Holger Kliemannel: Das ist ganz einfach: Alle von Dir genannten Gruppen stecken allzeit voller Humor, oder anders ausgedrückt, ohne Humor würde es sie gar nicht geben. Nirgendwo lacht man so viel wie auf Treffen mit diesen Leuten. Es ist ein offenes Geheimnis, dass sehr viele Magier das LTB abonniert haben, anscheinend als Ausgleich für das sonst triste Alltagsleben.
MB: Soll dass heißen, dass Magier einen tristen Alltag haben? All die Krötenbeine, die sie sammeln müssen -- das stellt man sich doch eher aufregend vor?
Holger Kliemannel: In ihrem magischen Dasein haben die meisten zumindest einen tollen Alltag, jedoch geht auch Otto-Normal-Magier arbeiten, um seinen Lebensunterhalt zu verdienen -- und was gibt es besseres zum Abschalten als das LTB?.
MB: Gefallen Dir im Sinne okkulter Techniken die etwas schwärzeren Figuren Phantomias und Gundel Gaukeley?
Holger Kliemannel: Ganz bestimmt. Gerade Phantomias liebe ich, und Gundels Versuche, Dagoberts ersten Taler abzujuxen, sind göttlich.
MB: Hört sich an, als ob Du noch andere Favoriten hast, die weniger finster sind.
Holger Kliemannel: Innerhalb des LTB mag ich Goofy sehr, ein sympathischer Trottel wie aus dem Alltag. Außerhalb der Walt Disney-Geschichten mag ich die Serie „Walhalla", eine dänische Comicserie, die auf der Edda basiert. Leider gibt es in deutsch nur sechs oder sieben Teile, im Dänischen dagegen fünfzehn. Carlsen hat sie eingestellt aus Mangel an Käufern, ich überlege schon seit einem Jahr, mir die Rechte zu sichern und alle Teile neu zu veröffentlichen, drei Bände à fünf Geschichten zusammen gefasst.
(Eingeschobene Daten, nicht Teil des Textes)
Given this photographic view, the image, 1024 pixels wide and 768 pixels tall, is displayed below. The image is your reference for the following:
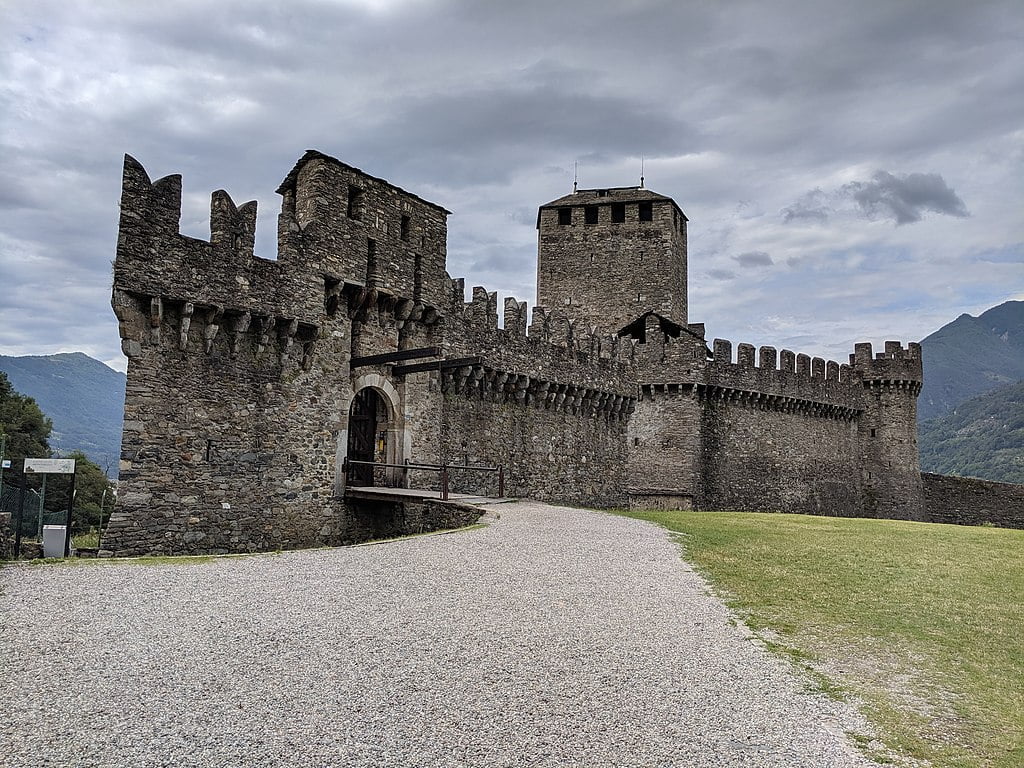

MB: Donald selbst scheitert ja eigentlich an allem: seinen Jobs, der Erziehung der Neffen ... siehst du da Parallelen zu deinem Leben? Da Du nicht donaldisierter Donald - Freund und wie ich zudem Dudeist1 bist, liegt die Annahme nahe, dass Scheitern Dich nicht schockt?
Holger Kliemannel: Da ich im allem, was ich mache, doch recht erfolgreich bin, sehe ich spontan keine Parallelen. Aber wie der Dude habe ich auch keine Angst vor dem Scheitern. Irgendwie geht es immer weiter, und wenn der letzte Anker nur ein Glas White Russian ist..
MB: Nochmal zum LTB: Wie bist Du an dein erstes gekommen? Kannst du Dich da noch erinnern?
Holger Kliemannel: Das war vor zirka dreißig Jahren. Mein älterer Bruder bekam es öfters geschenkt, und als ich lesen konnte, nutzte ich es zum Üben, auch wenn ich den meisten Humor noch nicht verstanden habe. Wusstest Du, dass das LTB gern von Leuten genutzt wird um die Sprache zu lernen?
MB: Nein, leuchtet mir aber ein. Es sind ja auch teils historische und Opern-Anlehnungen drin. Trotz dieser schicken Qualitäten verschenkst Du Deine LTB nach dem Lesen. Warum?
Holger Kliemannel: Man muss doch die Philosophie weiter geben :-).
MB: Schon, aber bereust du das nicht, wo Du jetzt eine kleine Tochter hast? Sie würde sich doch sicher über die Comics freuen.
Holger Kliemannel: Ich habe keinen ausgeprägten Sammlerinstinkt, und bis meine Tochter mal soweit ist und es lesen kann, fließt noch viel Wasser die Wupper herunter. Ich bin mir sicher, dass es bis dahin das LTB noch gibt.
MB: Wie kommt es eigentlich, dass Du nie auch auf die edleren Geschichten von Carl Barks umgeschwenkt bist, beispielsweise in den „Tollsten Geschichten"?
Holger Kliemannel: Ha, gute Frage. Vielleicht weil das billige Papier, der teilweise schlechte Druck etc. irgendwie dazu gehört? Die Druckerei, die LTB, Micky Maus & Co. druckt, sitzt gleich bei mir um die Ecke (es ist auch die Druckerei, die Harry Potter in Englisch und Deutsch gedruckt hat), während die edlen Teile woanders gedruckt werden. Vielleicht steckt etwas Lokalpatriotismus in dieser Entscheidung, auch wenn ich Barks’ Ölgemälde von Donald gern bei mir an der Wand hätte.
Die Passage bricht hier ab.